Für Holger Römers legt "die Nachahmung einer alten Form" in dem Film lediglich den hollywoodschen Selbstzweck offen, der Reiz der Zweideutigkeiten verschwindet. Abgesehen davon, ist der Film eine "richtig charmante Komödie", die "Inszenierung besitzt dank eleganten Timings eine swingende Musikalität" und das Drehbuch "liefert sowohl ganz beiläufige Gags als auch einen herrlichen Nonsense-Dialog".
Witze lassen sich nur bedingt recyclen, meint Barbara Schweizerhof. Zwar wird mit Hingabe die äußere Hülle der damaligen Doris-Day-Filme nachgestellt, aber die "doppelten Zweideutigkeiten, die vielleicht gar nicht mal Absicht waren, lassen sich allerdings kaum nachinszenieren".

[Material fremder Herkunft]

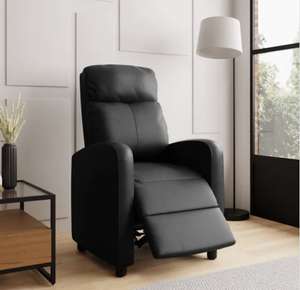 Mason Faux Leather Recliner in Black £89.50 + £9.95 delivery @ Dunelm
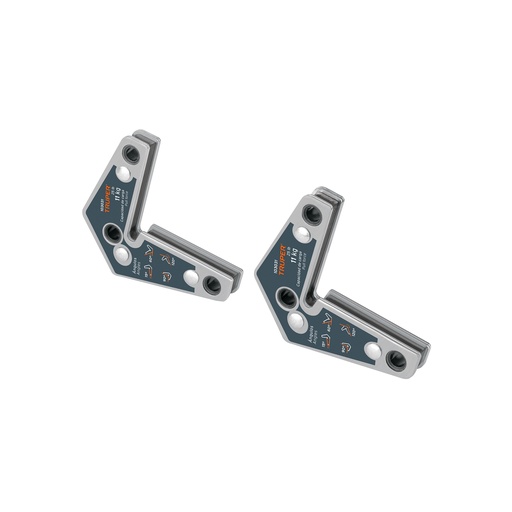 [T103031] 2 Escuadras magnéticas esquineras 3', capacidad 11 kg, Trupe - Pag 155
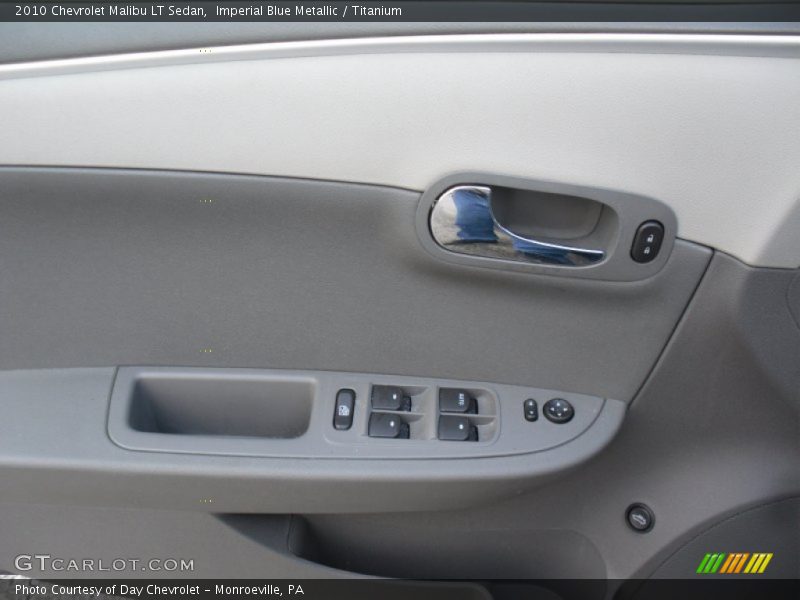 Imperial Blue Metallic / Titanium 2010 Chevrolet Malibu LT Sedan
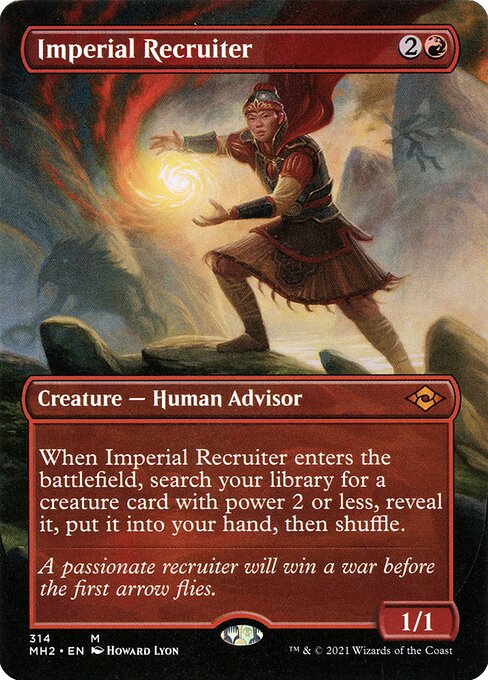 MH2: Imperial Recruiter (Borderless) (Foil)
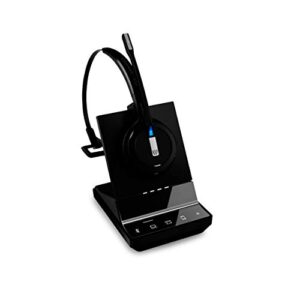 Sennheiser SDW 5016 (507016) Single-Sided Wireless DECT Headset for Desk Phone Softphone/PC& Mobile Phone Connection Dual Microphone Ultra Noise-Canceling, Black, 3 inches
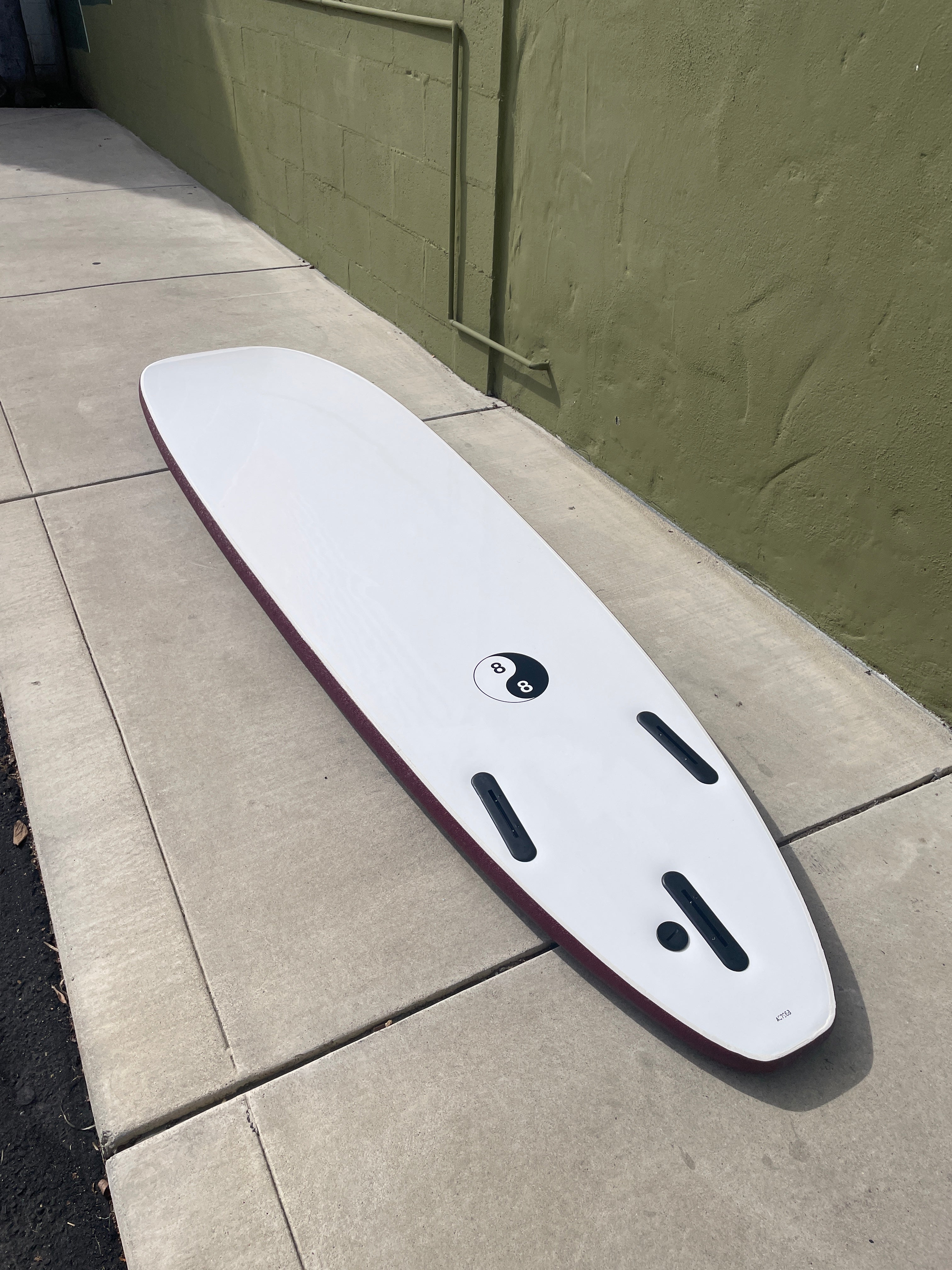 8'0 88 Soft Top - Maroon - Mollusk Surf Shop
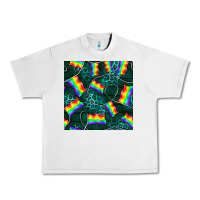 Lunar Rock Pride lgbtq flags with leopard seamless pattern Urban Heavy Tee - BundleAndBundleShop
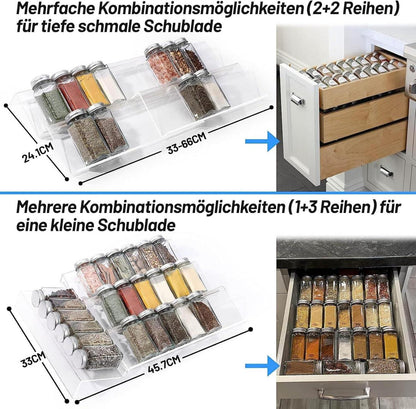 Gewürzregal Schublade Organizer 28 Gewürzgläser 348 Etiketten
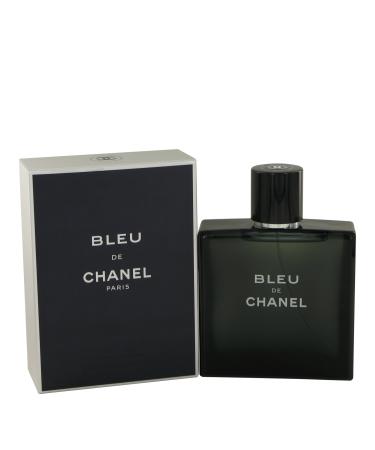 Chanel Bleu De Chanel 3.4 oz EAU DE TOILETTE SPRAY (for Men) Fresh Mint 3.4 Ounce (Pack of 1)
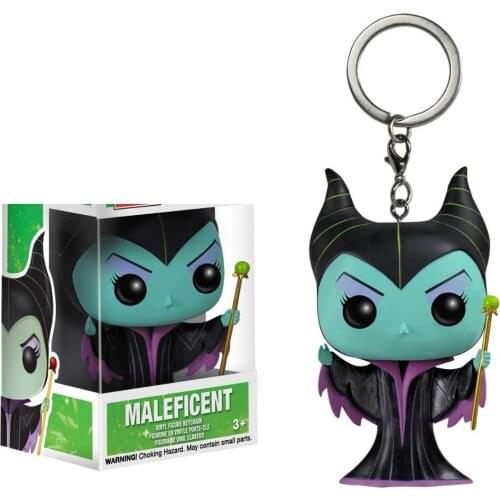 With retail box Maleficent Keychain Maleficent Mistress of Evil Action Figure Toy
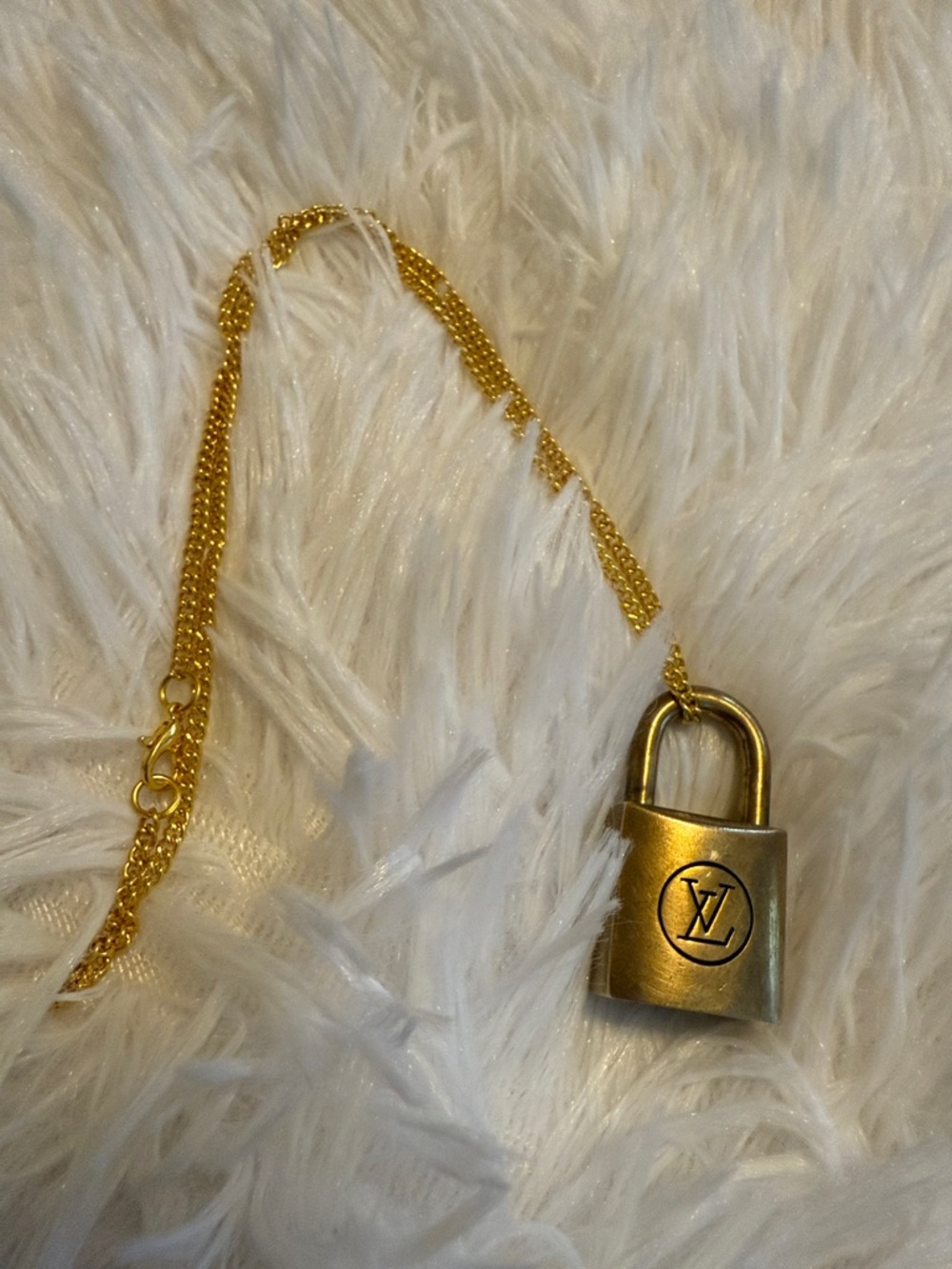 Louis Vuitton Lock Necklace #202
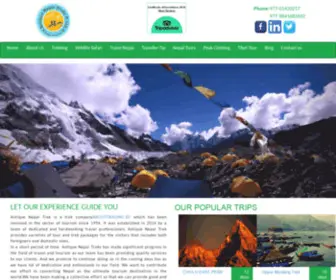 Antiquenepaltreks.com(Antique Nepal Trek) Screenshot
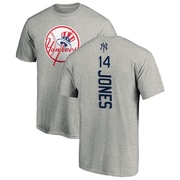 Youth New York Yankees Jahmai Jones ＃14 Backer T-Shirt Ash
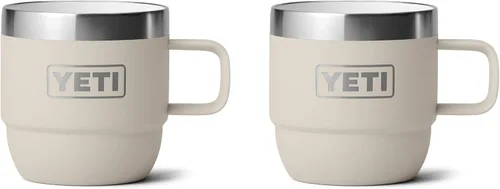 Vista 26 de YETI Rambler - Taza apilable de 6 oz, de acero inoxidable, aislada al vacío para espresso/café, paquete de 2 Verde mar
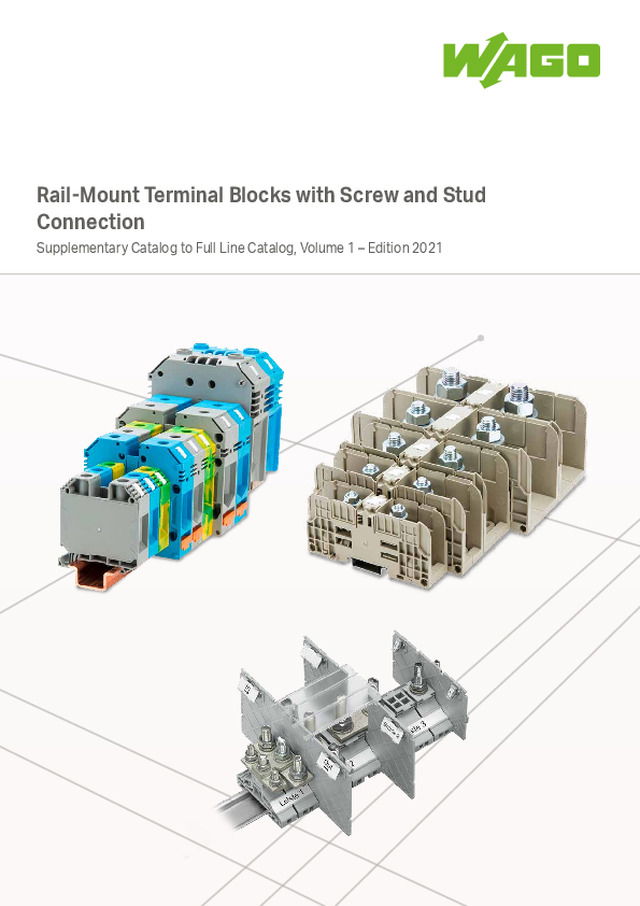 Rail-Mount Terminal Blocks with Screw and Stud Connection
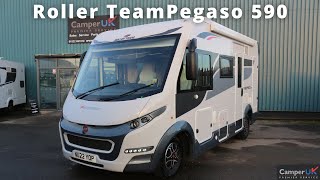 Roller Team Pegaso 590 Motorhome For Sale at Camper UK [upl. by Marice684]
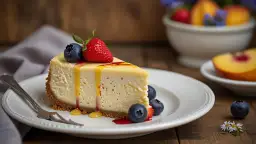 Idealne na lato: Ciasto serowe z owocami, łatwe do zrobienia i pyszne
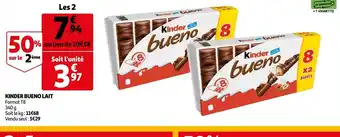 Auchan Kinder bueno lait offre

Für Jörg Gerle unterliegt der Film dem "Irrglaube, nur durch Übertreibung alles irgendwie komödiantisch, hipp oder gar satirisch bissig erscheinen zu lassen". Alle Übertreibungen können aber dem "Muff eines ungelenken und zutiefst spießigen Drehbuchs nicht überdecken, dem es an augenzwinkernder Leichtigkeit und vor allem dem Timing fehlt". Die Schauspieler sind überfordert oder wirken "in ihrer überpointierten Garderobe verloren und deplaziert".